Required action
Stop at the line containing "common name: moose": every line of the listing from the first up to that one must be set down exactly.

Input material
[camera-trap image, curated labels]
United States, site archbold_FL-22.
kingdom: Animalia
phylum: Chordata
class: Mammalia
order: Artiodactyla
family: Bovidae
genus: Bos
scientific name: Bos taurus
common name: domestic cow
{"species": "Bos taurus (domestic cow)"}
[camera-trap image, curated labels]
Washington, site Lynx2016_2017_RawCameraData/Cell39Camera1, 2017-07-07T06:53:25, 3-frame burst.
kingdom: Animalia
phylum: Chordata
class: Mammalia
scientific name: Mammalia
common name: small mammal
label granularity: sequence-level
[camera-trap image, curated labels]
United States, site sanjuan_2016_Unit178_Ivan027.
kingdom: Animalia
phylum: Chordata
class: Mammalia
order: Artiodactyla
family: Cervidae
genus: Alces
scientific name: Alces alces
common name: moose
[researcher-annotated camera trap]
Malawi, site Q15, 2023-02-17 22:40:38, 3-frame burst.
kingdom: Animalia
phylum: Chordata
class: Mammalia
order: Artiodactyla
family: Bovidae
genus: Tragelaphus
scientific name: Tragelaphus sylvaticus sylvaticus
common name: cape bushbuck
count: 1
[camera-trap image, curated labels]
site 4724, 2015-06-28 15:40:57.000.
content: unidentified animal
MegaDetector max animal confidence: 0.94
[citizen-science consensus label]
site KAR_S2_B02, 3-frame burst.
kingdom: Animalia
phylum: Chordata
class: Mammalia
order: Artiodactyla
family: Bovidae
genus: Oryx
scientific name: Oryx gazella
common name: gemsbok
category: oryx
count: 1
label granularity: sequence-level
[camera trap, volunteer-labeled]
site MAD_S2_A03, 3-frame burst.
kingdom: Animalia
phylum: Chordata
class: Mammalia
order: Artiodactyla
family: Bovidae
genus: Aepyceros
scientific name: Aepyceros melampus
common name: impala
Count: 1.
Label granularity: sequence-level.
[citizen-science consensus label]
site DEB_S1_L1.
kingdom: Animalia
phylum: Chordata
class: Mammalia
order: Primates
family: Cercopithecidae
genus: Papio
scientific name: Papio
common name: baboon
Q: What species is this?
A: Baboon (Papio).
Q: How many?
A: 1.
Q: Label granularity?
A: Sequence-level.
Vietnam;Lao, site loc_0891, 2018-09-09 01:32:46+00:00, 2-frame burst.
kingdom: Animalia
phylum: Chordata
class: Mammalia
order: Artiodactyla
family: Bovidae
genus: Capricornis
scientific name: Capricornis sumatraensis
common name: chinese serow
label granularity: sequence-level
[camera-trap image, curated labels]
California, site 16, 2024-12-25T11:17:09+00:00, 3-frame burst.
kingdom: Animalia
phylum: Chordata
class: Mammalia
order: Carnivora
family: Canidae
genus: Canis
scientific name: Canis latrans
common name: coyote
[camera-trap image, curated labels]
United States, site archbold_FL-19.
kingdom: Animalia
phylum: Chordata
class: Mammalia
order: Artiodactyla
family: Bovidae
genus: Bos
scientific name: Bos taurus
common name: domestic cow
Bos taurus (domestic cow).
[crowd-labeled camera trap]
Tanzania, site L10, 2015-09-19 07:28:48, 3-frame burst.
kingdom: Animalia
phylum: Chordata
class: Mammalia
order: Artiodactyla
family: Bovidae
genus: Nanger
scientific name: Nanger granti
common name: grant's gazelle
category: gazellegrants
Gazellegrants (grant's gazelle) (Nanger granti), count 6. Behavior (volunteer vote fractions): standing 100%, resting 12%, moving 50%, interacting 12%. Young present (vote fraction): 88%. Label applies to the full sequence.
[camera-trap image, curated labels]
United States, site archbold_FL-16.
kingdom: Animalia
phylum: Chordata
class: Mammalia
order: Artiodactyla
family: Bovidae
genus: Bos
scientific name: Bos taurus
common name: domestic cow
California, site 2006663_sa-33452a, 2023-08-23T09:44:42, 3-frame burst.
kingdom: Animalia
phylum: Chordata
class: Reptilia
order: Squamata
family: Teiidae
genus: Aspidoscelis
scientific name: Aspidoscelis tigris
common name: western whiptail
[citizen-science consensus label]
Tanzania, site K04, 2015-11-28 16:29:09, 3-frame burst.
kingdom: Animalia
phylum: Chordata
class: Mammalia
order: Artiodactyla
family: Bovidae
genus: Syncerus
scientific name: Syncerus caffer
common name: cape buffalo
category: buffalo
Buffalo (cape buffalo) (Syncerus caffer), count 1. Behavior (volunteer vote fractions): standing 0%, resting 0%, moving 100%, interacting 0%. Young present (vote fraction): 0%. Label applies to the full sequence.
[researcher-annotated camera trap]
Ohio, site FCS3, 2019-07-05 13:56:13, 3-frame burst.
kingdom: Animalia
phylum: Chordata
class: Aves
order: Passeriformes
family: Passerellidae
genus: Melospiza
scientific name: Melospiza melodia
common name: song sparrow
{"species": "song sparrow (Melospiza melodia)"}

Solved problem
[camera-trap image, curated labels]
United States, site archbold_FL-22.
kingdom: Animalia
phylum: Chordata
class: Mammalia
order: Artiodactyla
family: Bovidae
genus: Bos
scientific name: Bos taurus
common name: domestic cow
{"species": "Bos taurus (domestic cow)"}
[camera-trap image, curated labels]
Washington, site Lynx2016_2017_RawCameraData/Cell39Camera1, 2017-07-07T06:53:25, 3-frame burst.
kingdom: Animalia
phylum: Chordata
class: Mammalia
scientific name: Mammalia
common name: small mammal
label granularity: sequence-level
[camera-trap image, curated labels]
United States, site sanjuan_2016_Unit178_Ivan027.
kingdom: Animalia
phylum: Chordata
class: Mammalia
order: Artiodactyla
family: Cervidae
genus: Alces
scientific name: Alces alces
common name: moose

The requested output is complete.